• Aufgaben
a) Beantworten Sie anhand des Auszugs zur Fahrzeugmiete die folgenden Fragen:
(i) Auf welchem Weg und wie lange im Voraus meldet man sich am besten?
(ii) Wo liegt der Treffpunkt meistens?
(iii) Was wird den Kunden vorgelegt bzw. ausgehändigt?
b) Setzen Sie den Auszug zur Fahrzeugmiete im Anschluss an seinen letzten Satz fort.

• Zu lesender Auszug
┌────────
Wie läuft so ein Mietprozess ab?

Man meldet sich bei mir via Telefon am Besten zwei oder drei Tage vorher. Ich frage dann wie viele Maschinen benötigt werden und wir klären die Rahmendaten. Wir machen dann einen Treffpunkt aus, was meistens die Marktstraße ist, in einem Café oder egal wo. Ich brauche auf jeden Fall den Führerschein, den Ausweis, die Kaution und die Miete. Die Kunden bekommen einen Mietvertrag vorgelegt, die Fahrzeugpapiere und die Schlüssel. Es folgt besagte Einweisung und dann geht’s los.

Was kostet denn der Fahrspaß?
└────────
• Bereitgestellte Daten
┌────────
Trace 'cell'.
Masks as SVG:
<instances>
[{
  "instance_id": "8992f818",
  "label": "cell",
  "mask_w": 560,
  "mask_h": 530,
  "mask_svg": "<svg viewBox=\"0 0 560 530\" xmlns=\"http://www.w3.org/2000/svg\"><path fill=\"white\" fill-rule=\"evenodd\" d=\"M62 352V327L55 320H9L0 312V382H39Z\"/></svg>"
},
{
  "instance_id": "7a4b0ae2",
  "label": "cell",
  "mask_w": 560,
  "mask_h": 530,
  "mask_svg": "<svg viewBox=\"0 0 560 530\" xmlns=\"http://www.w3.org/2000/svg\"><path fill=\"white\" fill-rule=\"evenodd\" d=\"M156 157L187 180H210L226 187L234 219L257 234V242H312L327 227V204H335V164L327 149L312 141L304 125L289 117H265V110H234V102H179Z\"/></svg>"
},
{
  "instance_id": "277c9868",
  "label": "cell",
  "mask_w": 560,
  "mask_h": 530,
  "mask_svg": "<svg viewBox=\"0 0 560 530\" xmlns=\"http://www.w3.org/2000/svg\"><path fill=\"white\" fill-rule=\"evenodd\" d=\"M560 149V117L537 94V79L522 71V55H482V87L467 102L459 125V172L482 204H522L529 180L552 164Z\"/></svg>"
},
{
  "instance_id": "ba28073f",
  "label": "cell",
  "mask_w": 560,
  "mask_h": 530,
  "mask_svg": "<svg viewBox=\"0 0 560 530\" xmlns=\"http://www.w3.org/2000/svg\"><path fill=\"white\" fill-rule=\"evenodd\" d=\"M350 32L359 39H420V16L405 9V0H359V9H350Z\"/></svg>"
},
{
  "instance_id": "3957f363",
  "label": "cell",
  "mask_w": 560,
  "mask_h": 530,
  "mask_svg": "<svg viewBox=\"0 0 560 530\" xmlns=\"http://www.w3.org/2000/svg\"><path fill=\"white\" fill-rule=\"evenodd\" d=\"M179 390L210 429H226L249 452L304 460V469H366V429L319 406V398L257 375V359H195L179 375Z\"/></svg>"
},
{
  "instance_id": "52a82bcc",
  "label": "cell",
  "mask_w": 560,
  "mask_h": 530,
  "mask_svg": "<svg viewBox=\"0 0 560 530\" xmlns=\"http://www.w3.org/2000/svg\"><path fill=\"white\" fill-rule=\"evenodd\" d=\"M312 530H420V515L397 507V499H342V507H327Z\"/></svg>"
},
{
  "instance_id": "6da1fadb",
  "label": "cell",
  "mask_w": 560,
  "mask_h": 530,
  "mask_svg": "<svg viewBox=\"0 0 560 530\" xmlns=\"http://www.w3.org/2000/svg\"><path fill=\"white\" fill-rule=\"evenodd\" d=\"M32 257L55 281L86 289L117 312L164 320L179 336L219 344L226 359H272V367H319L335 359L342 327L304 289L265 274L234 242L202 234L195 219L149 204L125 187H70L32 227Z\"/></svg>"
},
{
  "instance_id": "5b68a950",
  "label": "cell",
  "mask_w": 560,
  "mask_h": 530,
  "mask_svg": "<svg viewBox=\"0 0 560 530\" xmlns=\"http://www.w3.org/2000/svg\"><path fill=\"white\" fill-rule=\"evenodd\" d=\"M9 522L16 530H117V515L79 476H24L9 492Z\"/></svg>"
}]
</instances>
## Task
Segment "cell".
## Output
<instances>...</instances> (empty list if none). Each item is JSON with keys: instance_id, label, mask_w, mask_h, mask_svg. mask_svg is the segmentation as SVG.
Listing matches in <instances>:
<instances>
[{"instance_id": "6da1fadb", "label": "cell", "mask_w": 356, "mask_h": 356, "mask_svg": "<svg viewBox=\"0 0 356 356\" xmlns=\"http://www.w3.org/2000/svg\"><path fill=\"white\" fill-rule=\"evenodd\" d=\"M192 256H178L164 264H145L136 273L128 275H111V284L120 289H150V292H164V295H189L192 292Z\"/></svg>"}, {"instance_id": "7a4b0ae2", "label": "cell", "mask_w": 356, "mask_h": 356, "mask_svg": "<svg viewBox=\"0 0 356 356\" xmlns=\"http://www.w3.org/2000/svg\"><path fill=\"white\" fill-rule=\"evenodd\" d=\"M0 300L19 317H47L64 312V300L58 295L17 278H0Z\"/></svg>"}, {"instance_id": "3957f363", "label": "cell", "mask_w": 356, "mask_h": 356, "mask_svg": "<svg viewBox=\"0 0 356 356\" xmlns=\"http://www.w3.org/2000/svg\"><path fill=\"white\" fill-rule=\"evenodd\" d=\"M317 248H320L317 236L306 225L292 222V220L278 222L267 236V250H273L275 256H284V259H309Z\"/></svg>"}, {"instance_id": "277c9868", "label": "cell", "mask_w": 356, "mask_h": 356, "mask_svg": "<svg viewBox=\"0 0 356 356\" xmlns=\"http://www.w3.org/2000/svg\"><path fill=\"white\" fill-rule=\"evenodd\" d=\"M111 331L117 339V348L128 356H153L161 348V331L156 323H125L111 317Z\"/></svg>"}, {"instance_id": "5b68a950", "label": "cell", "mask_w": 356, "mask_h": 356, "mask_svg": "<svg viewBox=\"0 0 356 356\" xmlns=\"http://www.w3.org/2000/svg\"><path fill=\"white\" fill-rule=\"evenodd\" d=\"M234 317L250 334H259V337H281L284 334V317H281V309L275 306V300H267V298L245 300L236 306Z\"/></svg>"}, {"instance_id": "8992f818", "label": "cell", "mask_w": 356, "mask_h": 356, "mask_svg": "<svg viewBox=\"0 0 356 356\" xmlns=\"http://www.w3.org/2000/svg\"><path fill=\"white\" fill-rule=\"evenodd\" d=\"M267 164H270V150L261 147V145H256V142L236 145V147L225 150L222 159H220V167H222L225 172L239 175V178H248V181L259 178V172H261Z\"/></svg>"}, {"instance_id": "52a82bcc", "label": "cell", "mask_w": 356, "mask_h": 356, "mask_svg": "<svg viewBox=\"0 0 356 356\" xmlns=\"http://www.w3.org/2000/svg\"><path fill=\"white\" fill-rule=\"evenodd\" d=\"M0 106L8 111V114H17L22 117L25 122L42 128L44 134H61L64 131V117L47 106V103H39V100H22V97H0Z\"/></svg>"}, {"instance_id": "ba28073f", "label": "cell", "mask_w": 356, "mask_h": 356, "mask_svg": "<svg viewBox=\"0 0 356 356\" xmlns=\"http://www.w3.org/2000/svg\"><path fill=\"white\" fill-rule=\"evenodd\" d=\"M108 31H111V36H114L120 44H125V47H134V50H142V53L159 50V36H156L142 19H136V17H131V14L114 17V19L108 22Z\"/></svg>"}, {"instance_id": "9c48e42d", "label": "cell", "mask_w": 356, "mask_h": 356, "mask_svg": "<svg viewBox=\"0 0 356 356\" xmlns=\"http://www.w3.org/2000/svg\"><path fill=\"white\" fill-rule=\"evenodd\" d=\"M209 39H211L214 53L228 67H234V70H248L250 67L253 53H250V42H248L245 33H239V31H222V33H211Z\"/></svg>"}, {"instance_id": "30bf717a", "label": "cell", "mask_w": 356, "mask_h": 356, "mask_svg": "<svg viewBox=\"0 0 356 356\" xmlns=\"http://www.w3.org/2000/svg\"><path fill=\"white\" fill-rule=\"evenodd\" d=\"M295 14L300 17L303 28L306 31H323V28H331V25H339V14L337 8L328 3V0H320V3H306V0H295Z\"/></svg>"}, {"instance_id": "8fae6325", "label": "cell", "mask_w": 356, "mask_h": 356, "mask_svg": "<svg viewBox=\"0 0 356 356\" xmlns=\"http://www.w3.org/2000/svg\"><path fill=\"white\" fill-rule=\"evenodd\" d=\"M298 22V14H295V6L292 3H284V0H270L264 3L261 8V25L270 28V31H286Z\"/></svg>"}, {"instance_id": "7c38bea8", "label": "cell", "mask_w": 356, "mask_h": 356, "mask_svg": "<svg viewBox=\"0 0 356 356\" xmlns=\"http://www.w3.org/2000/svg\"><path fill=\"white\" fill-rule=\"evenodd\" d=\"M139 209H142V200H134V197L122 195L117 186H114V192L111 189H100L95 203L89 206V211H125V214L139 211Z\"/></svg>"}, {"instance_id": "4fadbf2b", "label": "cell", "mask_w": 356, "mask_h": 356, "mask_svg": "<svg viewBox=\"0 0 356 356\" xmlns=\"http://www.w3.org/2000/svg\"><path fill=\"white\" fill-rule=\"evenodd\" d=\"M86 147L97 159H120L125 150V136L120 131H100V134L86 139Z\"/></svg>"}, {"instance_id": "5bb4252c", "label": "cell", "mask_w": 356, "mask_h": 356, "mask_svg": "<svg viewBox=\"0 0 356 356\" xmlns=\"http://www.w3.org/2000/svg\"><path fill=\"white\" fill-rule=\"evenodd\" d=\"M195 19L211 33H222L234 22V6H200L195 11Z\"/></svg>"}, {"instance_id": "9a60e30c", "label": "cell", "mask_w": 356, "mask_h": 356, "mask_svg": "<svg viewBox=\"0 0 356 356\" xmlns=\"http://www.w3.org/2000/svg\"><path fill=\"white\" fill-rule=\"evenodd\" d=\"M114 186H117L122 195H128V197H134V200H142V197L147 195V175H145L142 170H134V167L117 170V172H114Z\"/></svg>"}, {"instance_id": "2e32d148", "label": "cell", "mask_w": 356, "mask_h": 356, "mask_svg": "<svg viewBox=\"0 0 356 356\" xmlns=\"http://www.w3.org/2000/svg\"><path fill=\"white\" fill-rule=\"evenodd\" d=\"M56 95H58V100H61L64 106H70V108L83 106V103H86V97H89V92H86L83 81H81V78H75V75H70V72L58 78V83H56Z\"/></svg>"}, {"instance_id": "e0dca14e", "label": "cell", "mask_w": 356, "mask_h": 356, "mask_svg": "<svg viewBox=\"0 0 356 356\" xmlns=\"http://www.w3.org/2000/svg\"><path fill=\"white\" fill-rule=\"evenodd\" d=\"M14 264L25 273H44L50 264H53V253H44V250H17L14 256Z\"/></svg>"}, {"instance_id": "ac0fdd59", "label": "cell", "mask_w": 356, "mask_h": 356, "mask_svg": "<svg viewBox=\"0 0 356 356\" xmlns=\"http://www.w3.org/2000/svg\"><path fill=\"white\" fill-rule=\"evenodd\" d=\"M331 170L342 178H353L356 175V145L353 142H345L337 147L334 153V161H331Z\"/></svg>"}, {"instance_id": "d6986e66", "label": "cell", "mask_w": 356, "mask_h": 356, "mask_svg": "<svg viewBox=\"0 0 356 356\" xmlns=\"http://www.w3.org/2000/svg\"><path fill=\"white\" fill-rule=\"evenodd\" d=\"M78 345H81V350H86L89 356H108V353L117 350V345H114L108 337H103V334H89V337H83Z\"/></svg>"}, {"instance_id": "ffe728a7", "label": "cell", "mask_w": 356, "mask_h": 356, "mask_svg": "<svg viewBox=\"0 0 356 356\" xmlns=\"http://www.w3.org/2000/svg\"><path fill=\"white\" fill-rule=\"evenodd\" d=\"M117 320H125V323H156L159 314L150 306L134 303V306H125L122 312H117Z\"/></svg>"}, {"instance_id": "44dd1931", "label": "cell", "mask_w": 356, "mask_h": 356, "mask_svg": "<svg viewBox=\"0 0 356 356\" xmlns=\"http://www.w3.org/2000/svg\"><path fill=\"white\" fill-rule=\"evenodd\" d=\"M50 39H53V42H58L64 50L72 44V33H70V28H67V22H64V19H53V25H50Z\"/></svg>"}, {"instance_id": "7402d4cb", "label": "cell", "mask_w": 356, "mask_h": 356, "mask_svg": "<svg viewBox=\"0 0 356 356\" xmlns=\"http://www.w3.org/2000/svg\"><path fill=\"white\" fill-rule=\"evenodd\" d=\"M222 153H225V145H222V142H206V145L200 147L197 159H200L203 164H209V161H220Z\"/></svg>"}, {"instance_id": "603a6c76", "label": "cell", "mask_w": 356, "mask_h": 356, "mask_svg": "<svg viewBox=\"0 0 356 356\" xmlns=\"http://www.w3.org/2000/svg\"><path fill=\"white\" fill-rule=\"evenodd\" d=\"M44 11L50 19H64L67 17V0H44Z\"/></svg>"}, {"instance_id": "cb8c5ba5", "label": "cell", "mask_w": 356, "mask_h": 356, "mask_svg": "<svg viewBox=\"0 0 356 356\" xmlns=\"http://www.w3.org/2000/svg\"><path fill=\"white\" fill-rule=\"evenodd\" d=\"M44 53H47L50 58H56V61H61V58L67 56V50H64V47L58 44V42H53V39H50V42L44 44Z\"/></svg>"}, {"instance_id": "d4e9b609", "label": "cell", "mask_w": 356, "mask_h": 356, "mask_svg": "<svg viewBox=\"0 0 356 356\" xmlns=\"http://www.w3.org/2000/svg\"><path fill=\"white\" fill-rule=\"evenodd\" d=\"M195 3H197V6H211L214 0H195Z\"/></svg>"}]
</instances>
└────────
• Ergebnisse je Aufgabe
a)
(i) Per Telefon, am besten zwei oder drei Tage vorher.
(ii) Meistens in der Marktstraße.
(iii) Ein Mietvertrag, die Fahrzeugpapiere und die Schlüssel.

b)
Das ist abhängig von der Anzahl der gemieteten Maschinen. Eine Maschine wäre die teuerste Option mit 89 Euro pro Tag inklusive Sprit, Helm und einer Haftpflichtversicherung. Momentan laufen vier Maschinen, die ich vermieten kann und wenn man nun alle vier auf einmal mieten möchte, ist das die günstigste Variante mit 69 Euro pro Maschine am Tag. Das Ziel ist es, zwölf Maschinen am Start zu haben. Ich besitze zehn, wovon aber eben sechs in Arbeit sind.

Und wie schnell könnte man mit einer deiner Schwalben fahren?

Die sind mit 60 km/h zugelassen. Eigentlich darf man nur bis 50 fahren mit dem Moped-Führerschein, aber meine Schwalben stehen unter Bestandsschutz. Das DDR-Gesetz wurde im Zwei-plus-Vier-Vertrag 1991 mit übernommen und deswegen wurden die DDR-Gesetze teilweise mit in die BRD übernommen. Nach DDR-Recht waren Kleinkrafträder auf 60 km/h begrenzt, entsprechend der Übergangsregelung gilt dieses Recht weiterhin für Fahrzeuge, die bis zum 28. Februar 1992 erstmals in Verkehr gekommen sind.

Wie bewegst du dich fort? Immer auf der Schwalbe?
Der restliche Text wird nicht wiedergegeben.